In Paris for a few days I caught the premiere of the new Edith Piaf film by Olivier Dahan. It is called La Môme Piaf. It surprised me by its unique, non-linear structure. Instead of a typical biopic developing in chronological order, this one is completely broken up into sequences of her early life and later life, going back and forth at different periods, and this makes the film all the more interesting, as it emphasizes the most intensely emotional moments - her life being split into snapshots as they are caught and encapsulated into her songs - a team of songwriters is hard at work here making myth and reality coincide.

A new actress, Marion Cotillard (you can’t get any more French than this name) will certainly garner much praise for her character interpretation. Apparently, Olivier Dahan researched his film for several years. His rendition is both elegant and unusual. Even the old Piaf songs that we have heard a million times are only hinted at, presented in short snippets, emphasizing a particular moment.
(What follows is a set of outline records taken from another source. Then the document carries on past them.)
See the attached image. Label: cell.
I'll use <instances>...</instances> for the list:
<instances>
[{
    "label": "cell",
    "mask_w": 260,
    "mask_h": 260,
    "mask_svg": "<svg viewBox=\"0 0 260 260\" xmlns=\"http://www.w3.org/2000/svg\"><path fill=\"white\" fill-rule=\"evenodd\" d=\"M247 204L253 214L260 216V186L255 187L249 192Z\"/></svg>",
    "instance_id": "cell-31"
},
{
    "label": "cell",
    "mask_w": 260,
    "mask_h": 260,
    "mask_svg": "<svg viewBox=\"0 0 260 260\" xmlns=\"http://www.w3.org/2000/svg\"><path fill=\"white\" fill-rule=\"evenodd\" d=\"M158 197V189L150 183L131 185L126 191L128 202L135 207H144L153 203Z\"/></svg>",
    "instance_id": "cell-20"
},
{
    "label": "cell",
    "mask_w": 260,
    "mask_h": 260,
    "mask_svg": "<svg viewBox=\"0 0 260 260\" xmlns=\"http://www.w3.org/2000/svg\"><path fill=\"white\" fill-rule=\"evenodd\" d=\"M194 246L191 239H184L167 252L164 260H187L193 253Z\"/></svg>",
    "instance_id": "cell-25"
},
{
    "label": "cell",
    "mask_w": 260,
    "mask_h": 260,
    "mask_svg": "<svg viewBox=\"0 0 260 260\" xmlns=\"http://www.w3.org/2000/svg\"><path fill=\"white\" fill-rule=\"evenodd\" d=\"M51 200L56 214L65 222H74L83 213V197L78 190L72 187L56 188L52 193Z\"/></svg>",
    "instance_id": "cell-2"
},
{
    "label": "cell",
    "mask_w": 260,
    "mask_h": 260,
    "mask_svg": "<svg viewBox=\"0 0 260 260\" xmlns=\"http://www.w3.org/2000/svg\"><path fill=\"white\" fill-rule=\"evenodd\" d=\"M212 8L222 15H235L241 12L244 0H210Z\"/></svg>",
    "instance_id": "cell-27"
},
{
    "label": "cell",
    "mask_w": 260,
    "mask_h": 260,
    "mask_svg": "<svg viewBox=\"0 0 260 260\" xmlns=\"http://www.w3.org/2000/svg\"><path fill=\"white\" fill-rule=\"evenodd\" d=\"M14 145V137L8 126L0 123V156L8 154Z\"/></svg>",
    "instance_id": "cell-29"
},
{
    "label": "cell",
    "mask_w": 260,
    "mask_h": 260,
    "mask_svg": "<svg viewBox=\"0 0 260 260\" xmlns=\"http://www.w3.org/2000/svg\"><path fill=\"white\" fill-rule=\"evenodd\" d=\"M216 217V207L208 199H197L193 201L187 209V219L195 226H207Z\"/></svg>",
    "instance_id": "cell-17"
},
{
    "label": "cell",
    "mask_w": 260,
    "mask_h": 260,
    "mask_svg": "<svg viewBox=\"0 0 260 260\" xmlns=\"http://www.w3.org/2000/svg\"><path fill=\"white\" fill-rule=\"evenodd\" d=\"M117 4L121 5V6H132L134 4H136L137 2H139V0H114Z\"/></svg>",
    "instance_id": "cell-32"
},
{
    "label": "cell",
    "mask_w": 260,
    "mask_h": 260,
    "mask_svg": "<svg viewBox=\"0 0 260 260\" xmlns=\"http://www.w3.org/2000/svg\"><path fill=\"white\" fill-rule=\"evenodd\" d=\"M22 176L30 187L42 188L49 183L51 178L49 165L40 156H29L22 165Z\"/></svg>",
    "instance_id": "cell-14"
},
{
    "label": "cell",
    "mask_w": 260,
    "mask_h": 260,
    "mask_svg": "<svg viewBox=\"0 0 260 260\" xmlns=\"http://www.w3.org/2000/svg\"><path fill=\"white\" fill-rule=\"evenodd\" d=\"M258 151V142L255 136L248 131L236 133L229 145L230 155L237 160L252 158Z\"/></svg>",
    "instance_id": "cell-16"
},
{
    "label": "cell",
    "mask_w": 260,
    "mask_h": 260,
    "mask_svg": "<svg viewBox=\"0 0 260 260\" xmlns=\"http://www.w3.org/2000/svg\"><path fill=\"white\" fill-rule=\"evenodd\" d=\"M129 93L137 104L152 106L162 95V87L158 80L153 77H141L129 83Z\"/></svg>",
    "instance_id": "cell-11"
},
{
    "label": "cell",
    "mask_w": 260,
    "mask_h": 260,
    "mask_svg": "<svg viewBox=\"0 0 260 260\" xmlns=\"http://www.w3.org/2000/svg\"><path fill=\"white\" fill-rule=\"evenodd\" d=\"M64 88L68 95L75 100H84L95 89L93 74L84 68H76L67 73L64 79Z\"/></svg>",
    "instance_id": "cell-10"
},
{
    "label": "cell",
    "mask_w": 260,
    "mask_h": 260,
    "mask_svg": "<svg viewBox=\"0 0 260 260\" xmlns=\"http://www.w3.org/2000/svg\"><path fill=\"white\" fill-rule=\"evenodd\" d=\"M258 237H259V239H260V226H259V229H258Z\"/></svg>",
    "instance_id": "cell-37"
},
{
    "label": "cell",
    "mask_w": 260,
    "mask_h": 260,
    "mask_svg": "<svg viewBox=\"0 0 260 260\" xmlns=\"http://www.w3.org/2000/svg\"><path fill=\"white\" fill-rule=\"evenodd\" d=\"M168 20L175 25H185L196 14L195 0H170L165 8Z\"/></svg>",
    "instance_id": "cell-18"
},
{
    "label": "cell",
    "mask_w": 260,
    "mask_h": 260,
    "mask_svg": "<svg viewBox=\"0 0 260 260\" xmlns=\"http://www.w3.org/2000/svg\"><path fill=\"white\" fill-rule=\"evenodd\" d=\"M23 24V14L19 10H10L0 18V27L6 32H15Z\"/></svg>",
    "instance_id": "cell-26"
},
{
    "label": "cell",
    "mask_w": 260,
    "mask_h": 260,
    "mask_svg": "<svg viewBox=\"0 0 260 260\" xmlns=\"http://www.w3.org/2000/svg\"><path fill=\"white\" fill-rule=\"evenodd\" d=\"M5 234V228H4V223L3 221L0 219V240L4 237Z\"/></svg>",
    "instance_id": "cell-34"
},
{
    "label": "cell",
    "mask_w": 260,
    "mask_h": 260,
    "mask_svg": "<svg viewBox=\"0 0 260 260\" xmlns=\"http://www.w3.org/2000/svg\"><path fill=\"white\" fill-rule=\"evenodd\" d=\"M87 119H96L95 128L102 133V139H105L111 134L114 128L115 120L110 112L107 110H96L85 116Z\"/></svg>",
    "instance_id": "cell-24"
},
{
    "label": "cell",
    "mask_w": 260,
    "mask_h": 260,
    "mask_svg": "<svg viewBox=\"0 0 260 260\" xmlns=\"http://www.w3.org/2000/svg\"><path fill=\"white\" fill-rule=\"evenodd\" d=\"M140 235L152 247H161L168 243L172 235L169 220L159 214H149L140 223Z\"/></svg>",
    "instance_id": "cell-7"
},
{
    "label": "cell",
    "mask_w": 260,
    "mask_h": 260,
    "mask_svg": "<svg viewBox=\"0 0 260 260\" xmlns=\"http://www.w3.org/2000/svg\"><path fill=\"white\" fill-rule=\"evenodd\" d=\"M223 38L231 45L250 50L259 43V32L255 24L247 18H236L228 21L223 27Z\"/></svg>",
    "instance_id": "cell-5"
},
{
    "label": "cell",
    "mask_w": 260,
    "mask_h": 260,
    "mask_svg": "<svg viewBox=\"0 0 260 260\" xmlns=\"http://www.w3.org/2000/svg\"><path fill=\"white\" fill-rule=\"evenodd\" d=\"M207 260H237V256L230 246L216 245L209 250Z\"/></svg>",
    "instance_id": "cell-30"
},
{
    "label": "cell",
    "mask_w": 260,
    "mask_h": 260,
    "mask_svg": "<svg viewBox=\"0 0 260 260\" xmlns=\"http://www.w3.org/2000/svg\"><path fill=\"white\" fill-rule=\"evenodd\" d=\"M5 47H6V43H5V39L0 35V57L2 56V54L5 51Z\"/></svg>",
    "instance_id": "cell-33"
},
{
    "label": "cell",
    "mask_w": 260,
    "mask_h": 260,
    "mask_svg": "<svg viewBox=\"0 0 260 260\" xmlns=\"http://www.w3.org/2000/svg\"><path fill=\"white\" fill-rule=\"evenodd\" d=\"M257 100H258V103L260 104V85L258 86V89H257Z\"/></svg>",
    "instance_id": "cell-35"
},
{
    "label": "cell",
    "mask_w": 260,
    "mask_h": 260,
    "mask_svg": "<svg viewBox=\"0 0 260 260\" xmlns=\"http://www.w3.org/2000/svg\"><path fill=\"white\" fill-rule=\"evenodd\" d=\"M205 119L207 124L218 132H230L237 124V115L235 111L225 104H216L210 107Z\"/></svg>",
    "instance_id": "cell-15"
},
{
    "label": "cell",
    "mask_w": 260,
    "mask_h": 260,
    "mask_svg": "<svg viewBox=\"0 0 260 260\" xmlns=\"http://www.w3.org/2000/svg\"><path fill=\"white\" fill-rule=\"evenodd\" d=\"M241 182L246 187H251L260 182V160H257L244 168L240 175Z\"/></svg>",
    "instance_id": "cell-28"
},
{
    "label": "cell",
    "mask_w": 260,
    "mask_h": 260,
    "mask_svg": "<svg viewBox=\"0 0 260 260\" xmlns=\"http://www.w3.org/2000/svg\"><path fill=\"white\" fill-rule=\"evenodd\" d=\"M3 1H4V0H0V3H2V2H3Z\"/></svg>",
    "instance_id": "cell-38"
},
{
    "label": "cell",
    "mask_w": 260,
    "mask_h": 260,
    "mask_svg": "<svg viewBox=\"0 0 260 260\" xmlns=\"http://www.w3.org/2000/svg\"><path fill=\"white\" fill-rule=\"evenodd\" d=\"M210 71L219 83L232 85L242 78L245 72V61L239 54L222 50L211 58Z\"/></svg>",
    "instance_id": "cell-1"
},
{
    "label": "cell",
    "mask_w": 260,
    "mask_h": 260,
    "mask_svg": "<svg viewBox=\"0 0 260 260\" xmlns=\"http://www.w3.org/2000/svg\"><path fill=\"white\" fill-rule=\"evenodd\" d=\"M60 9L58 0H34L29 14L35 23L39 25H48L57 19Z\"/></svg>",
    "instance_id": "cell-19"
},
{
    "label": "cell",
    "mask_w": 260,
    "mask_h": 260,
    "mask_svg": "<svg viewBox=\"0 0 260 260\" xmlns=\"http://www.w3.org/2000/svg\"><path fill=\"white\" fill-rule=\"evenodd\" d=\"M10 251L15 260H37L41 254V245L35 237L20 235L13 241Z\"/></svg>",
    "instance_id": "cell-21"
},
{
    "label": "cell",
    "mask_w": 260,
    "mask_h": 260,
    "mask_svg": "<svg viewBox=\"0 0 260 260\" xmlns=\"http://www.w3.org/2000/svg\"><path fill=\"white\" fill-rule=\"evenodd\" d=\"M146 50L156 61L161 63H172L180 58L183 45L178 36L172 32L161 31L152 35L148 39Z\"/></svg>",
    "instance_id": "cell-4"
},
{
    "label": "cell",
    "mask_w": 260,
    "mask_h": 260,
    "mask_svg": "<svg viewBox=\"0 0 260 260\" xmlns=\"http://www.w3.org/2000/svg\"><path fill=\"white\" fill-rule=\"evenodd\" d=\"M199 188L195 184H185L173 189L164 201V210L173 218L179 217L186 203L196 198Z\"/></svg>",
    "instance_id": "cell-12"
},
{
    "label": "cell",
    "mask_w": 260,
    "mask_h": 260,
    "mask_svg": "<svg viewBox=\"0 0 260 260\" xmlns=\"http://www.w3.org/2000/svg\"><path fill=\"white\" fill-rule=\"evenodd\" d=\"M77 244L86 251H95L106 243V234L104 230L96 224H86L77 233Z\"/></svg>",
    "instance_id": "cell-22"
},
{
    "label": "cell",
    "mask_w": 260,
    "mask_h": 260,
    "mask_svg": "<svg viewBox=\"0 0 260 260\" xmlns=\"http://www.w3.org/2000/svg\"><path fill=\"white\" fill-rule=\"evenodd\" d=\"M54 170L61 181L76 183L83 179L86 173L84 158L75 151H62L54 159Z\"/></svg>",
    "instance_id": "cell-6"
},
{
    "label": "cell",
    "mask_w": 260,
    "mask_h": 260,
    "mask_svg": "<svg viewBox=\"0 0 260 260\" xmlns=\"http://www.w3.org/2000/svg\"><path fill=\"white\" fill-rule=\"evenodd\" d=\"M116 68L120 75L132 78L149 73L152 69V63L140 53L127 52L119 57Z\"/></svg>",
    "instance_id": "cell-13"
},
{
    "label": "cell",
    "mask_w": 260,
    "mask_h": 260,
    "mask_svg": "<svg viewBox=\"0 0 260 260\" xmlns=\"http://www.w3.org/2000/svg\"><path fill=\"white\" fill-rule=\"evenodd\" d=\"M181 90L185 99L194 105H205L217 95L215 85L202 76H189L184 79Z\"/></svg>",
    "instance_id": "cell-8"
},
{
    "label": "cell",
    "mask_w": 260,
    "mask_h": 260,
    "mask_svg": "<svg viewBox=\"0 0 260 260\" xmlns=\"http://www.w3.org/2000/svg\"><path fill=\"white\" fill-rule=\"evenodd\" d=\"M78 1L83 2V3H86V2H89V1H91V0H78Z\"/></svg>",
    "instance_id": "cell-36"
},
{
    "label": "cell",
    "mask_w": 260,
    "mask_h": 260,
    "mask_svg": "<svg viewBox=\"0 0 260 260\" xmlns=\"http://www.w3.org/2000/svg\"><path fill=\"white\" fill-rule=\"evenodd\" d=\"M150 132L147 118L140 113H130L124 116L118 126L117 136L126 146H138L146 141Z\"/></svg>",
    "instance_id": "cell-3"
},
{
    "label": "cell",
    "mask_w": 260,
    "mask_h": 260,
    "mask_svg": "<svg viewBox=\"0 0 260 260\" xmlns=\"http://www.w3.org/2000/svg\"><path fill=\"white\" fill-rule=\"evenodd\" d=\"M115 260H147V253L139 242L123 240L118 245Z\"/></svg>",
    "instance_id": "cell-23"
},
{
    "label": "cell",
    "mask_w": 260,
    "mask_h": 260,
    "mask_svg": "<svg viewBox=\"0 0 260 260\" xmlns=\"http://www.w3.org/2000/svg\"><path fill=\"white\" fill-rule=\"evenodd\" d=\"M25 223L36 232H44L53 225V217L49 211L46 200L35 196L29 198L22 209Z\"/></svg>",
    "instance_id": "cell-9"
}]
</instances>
With this kind of film one cannot help wonder about the frailty of being an icon. In Edith Piaf’s case, it is the myth of the tramp who becomes a lady - but not just in form as the Cockney Eliza in Shaw's Pygmalion, but in content as well. Edith is raw, she may act vulgar but her feelings are noble. She drinks and drugs herself, she falls, but her sincerity is ever faultless. Why is great artistry so often accompanied by personal tragedy? Piaf could easily qualify as the Van Gogh of French song.